On Monday, the venerable, Beyoncé-endorsed seafood chain declared bankruptcy.
Red Lobster has been struggling for a while. It was sold to private equity firm Golden Gate Capital in 2014 for $2.1 billion and then bought out by the seafood supplier Thai Union in 2020. Thai Union is one of the world’s largest seafood conglomerates. Thai Union also owns Bumblebee Seafood and is a major tuna producer, as well.
In the previous decade, it was the subject of several claims of human rights violations, including the use of slave labor in its shrimp supply chain, as well as sourcing issues with its tuna production.
For what it’s worth, Thai Union appears to have made significant strides to improve its image since 2015, adopting several new labor and seafood sourcing transparency initiatives, bringing shrimp production in-house where it has greater oversight, and committing to programs like the Global Ghost Gear Initiative.
Thai Union produces a lot of shrimp. As owners, Thai Union became the exclusive supplier of shrimp to Red Lobster. In order to attract crowds following the pandemic closures on 2020/2021, Red Lobster began offering unlimited shrimp for $20.
If you believe the headlines, customers ate so much shrimp that they drove Red Lobster into bankruptcy, posting $11 and $12 million losses in the last two quarters, People love eating unlimited shrimp, and the media is a glutton for a good seven deadly sins story. Though, oddly, seating was still 30% below what it was before the pandemic, so perhaps it was less the volume of shrimp and more the lack of customer volume that drove those losses.
I can eat a lot of (sustainable) shrimp (from well managed fisheries). My friends can eat a lot of (sustainable) shrimp (from well managed fisheries).
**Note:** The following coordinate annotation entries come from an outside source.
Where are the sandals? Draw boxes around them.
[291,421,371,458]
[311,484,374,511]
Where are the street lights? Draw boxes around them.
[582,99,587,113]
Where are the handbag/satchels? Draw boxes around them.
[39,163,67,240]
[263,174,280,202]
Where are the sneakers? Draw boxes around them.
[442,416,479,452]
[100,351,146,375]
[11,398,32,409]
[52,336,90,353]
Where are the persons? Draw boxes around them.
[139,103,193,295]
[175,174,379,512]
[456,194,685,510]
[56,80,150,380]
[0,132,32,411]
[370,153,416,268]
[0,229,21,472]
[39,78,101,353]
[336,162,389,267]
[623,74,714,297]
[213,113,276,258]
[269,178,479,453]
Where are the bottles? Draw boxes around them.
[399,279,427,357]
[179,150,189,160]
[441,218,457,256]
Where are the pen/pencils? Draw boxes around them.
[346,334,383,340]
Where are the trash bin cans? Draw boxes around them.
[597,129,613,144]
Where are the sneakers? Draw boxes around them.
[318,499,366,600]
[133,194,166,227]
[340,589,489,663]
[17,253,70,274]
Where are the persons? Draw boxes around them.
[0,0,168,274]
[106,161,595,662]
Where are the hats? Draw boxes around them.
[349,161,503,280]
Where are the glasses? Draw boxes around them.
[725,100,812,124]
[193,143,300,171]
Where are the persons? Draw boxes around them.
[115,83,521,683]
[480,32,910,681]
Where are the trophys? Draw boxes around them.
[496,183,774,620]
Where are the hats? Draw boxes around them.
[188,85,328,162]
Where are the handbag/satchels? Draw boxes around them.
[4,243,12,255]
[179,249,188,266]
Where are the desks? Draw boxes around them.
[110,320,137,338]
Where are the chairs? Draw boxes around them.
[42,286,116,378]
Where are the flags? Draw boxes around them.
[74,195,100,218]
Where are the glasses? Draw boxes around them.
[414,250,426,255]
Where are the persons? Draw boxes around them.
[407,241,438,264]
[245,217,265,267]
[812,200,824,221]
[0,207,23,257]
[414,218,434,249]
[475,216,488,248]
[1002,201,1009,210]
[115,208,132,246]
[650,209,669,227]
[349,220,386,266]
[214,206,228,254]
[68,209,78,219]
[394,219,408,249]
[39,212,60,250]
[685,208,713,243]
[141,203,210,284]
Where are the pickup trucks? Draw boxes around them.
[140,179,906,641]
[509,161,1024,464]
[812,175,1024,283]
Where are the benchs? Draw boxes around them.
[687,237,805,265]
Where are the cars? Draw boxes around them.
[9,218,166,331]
The Southern Fried Science readership can eat a lot of (sustainable) shrimp (from well managed fisheries). There’s no way we could eat a $2 billion restaurant into bankruptcy. And, of course, we didn’t.
What really killed Red Lobster was its owners selling the land underneath Red Lobster restaurants to itself and then renting it back to Red Lobster at an enormous premium, saddling the restaurant chain with a massive financial liability while guaranteeing that the owners could extract rent from the franchise regardless of its profit margins.
Marketing gimmicks aside, there is no such thing as unlimited shrimp. Not all shrimp fisheries are well-managed, bycatch is especially high in the industry, and there’s currently an ongoing outbreak of early mortality syndrome in Asian aquaculture facilities.
It’s probably not a great year to eat cheap shrimp by the bucketful.